$QQ$-plot - Why do we choose the empirical distribution $F_n(x) = \frac {\#\{y \in S \mid y \le x\}} n$, $S$ is sample, for comparison with normal ?
Let $S$ be our sample of size $n$. Then we form the empirical distribution $F_n$ as defined above. We then use a $QQ$-plot to compare $F_n$ to $N(0,1)$ to see if there might be a linear relationsship.
- Why do we choose $F_n$ as the emperical distribution for our sample ?

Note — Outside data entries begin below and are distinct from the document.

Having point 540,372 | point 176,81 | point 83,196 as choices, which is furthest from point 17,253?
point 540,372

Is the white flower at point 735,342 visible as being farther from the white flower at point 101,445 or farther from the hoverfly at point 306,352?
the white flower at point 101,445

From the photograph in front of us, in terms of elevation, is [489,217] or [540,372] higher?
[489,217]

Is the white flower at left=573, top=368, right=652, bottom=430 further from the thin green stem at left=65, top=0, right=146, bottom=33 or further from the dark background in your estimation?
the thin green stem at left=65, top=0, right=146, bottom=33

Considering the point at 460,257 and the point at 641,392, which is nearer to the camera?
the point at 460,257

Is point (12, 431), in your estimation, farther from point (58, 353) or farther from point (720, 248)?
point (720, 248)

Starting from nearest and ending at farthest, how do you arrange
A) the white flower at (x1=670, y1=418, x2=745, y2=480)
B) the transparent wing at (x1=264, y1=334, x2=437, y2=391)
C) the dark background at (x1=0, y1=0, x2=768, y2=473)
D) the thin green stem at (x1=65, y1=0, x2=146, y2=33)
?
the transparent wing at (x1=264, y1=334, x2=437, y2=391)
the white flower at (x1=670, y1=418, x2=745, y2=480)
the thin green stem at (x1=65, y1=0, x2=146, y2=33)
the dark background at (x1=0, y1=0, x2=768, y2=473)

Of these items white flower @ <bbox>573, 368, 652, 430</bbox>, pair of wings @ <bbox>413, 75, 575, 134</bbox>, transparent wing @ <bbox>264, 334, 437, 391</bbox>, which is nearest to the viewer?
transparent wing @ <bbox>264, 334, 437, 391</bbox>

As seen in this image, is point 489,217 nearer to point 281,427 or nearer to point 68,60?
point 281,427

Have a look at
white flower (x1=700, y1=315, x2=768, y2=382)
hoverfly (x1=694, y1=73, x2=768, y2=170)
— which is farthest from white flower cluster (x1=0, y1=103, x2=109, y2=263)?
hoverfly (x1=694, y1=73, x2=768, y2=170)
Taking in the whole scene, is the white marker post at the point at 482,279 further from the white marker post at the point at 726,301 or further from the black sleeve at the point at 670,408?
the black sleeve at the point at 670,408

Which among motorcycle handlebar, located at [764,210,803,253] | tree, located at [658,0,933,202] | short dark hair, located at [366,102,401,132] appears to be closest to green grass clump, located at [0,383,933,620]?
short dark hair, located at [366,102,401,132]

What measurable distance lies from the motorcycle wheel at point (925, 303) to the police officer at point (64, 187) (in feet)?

- Could we get other results if we did not choose $F_n$ as the emperical distribution ?
- For the fractile of $p \in (0,1)$ we choose the midpoint $x$ of the interval corresponding to $p$. Why do we choose the midpoint ?
I would appreciate your help.
Suppose $X_1,X_2,\ldots$ is an i.i.d. sequence of $N(0,1)$-distributed random variables. If $$ F_n(x)=\frac{\#\{1\leq i\leq n\mid X_i\leq x\}}{n}=\frac1n \sum_{i=1}^n \mathbf{1}_{\{X_i\leq x\}} $$ denotes the empirical distribution function then $$ F_n(x)\to \Phi(x) \quad\text{almost surely as}\;n\to\infty, $$ for all $x$, where $\Phi$ is the CDF of an $N(0,1)$-distribution.
This means that if you have an i.i.d. sample following an $N(0,1)$-distribution and $n$ is large enough, then $F_n$ must be "close" to $\Phi$. This is checked by plotting $F_n(x)$ against $\Phi(x)$ and checking if the points lie on the identity line.